Economia
en qué posición está Colombia

En 2026, el mapa del salario mínimo en América Latina muestra importantes diferencias entre países, con algunos centroamericanos y sudamericanos liderando el escalafón, mientras que otros enfrentan desafíos estructurales para elevar los ingresos de los trabajadores formales.
Este ranking regional se construye con base en cifras oficiales convertidas a dólares, y ofrece una medida comparativa del poder adquisitivo básico legal que tienen los empleados en cada país al iniciar el año.
Encabezando la lista se encuentra Costa Rica, con el salario mínimo más alto de la región al situarse alrededor de US$725 mensuales, una referencia que supera ampliamente el promedio latinoamericano y refleja décadas de acuerdos laborales, ajustes periódicos y cobertura social relativamente amplia para los trabajadores.
Dinero Costa Rica Foto:Remitly
Le sigue México, con un ingreso mínimo equivalente a US$641, resultado de un incremento planificado para 2026 que busca compensar la inflación y las brechas salariales en un país con una fuerza laboral de más de 60 millones de trabajadores.
Peso mexicano Foto:iStock
En tercer lugar se ubica Uruguay, con alrededor de US$599, consolidándose como una de las economías sudamericanas con mayor protección del salario mínimo. Muy cerca está Chile, que mantiene un salario básico de aproximadamente US$594, gracias a ajustes progresivos aprobados en años recientes que responden a demandas sociales por mayores ingresos para sectores de bajos ingresos.
Dinero chileno Foto:Billetes y Monedas

Colombia figura en el quinto puesto regional, con un salario mínimo que equivale a cerca de US$539,6 mensuales tras el ajuste decretado por el Gobierno nacional para 2026, que incluye también un auxilio de transporte en pesos.
finanzas Foto:iStock
Este salto representa uno de los aumentos más significativos de la última década y coloca al país por encima de varias economías latinoamericanas tradicionalmente con salarios mínimos más bajos, aunque todavía por debajo de los países líderes del top cuatro.
La posición de Colombia no solo muestra el efecto del incremento salarial, sino también la complejidad de equilibrar el poder adquisitivo con la competitividad económica en un contexto de inflación y dinámicas laborales formales versus informales.

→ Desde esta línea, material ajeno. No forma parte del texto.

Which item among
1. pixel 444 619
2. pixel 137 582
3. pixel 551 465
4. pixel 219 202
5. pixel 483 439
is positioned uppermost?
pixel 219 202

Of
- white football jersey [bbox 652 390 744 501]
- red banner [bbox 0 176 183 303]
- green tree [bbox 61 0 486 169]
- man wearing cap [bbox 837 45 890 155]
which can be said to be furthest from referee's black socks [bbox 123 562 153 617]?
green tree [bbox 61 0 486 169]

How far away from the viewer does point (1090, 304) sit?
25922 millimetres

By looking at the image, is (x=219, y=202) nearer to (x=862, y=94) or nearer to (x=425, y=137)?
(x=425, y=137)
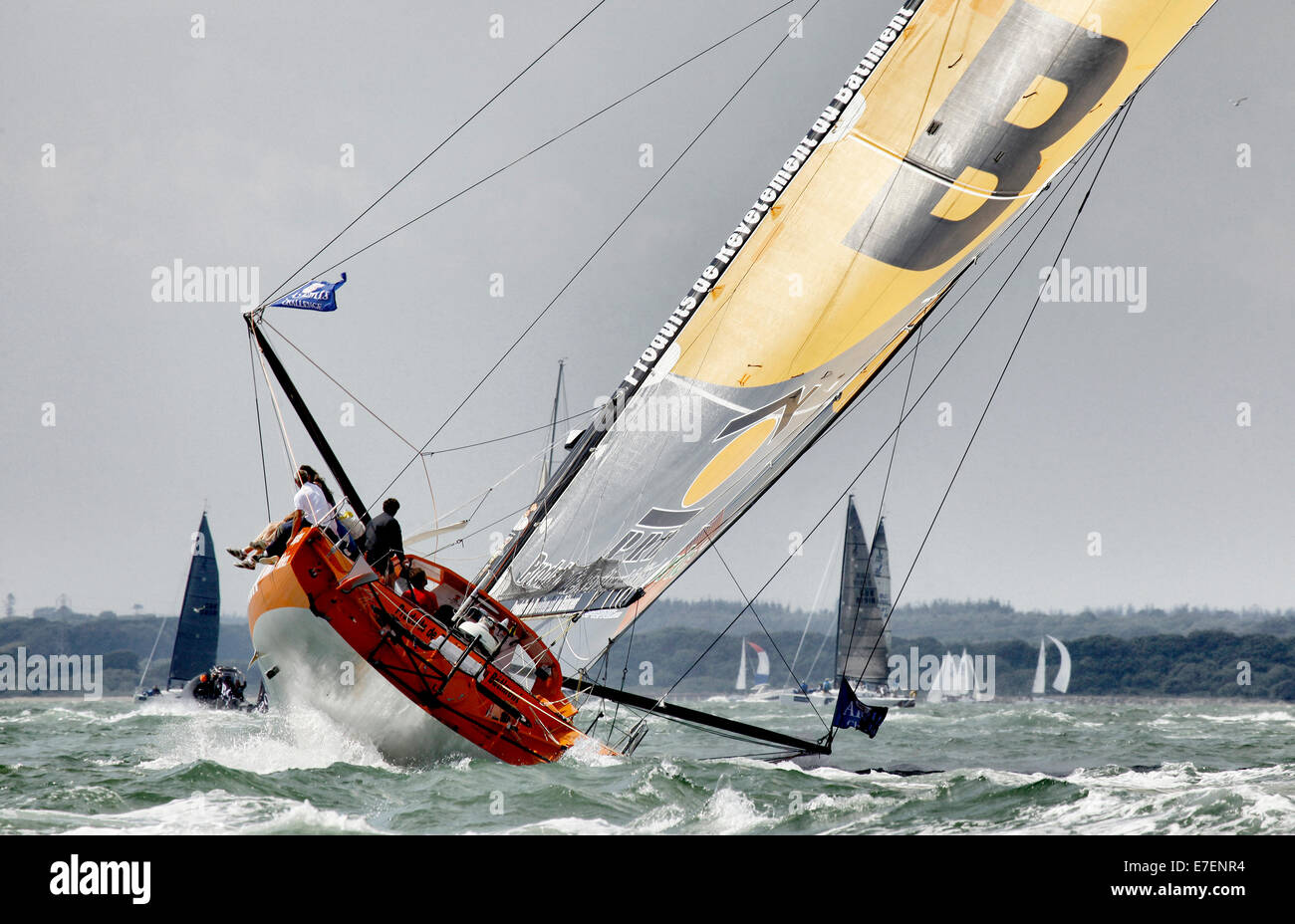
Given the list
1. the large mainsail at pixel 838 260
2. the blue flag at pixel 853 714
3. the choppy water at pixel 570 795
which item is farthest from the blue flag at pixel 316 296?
the blue flag at pixel 853 714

Más allá del quinteto de cabeza, el ranking sigue con países como Ecuador (alrededor de US$482), Guatemala (US$478), Bolivia (US$469), Paraguay (US$422) y El Salvador (US$351), todos con salarios mínimos por debajo del promedio regional pero con esfuerzos continuos por incrementar los ingresos básicos mediante negociaciones tripartitas entre gobiernos, sindicatos y empresarios. Estas posiciones también reflejan diferencias en costos de vida, niveles de informalidad laboral y políticas públicas orientadas al empleo formal.

En el extremo más bajo de la escala aparecen economías como Perú (US$332), Brasil (US$294) y Argentina (US$247), donde los salarios mínimos enfrentan retos estructurales y presiones inflacionarias que erosionan el poder de compra de los trabajadores más vulnerables.
Moneda en Perú soles Foto:Bushop – Perú Hop
En casos excepcionales, como Venezuela, las cifras monetarias pierden prácticamente sentido en términos reales debido a la hiperinflación y la volatilidad cambiaria, situando los salarios mínimos locales en niveles simbólicos al compararlos con el valor del dólar.
El ranking de 2026 no solo pone en evidencia las discrepancias salariales entre países vecinos, sino que también sirve como un barómetro de las prioridades económicas y sociales de cada Gobierno. Para muchos analistas, los salarios mínimos reflejan no solo el costo de la canasta básica, sino también las políticas de inclusión laboral, las tasas de informalidad y los esfuerzos por reducir la pobreza laboral.

En este contexto, los avances de países como Colombia, que logra escalar posiciones gracias a aumentos significativos, son observados tanto con optimismo como con cautela ante los desafíos de sostenibilidad y empleo formal que plantean estos incrementos.
En suma, el panorama de salarios mínimos en Latinoamérica al iniciar 2026 es heterogéneo: mientras algunos países lideran con cifras relativamente altas, otros siguen luchando por equilibrar la justicia salarial con la competitividad económica, en un continente marcado por profundas desigualdades y diversas estrategias de desarrollo laboral.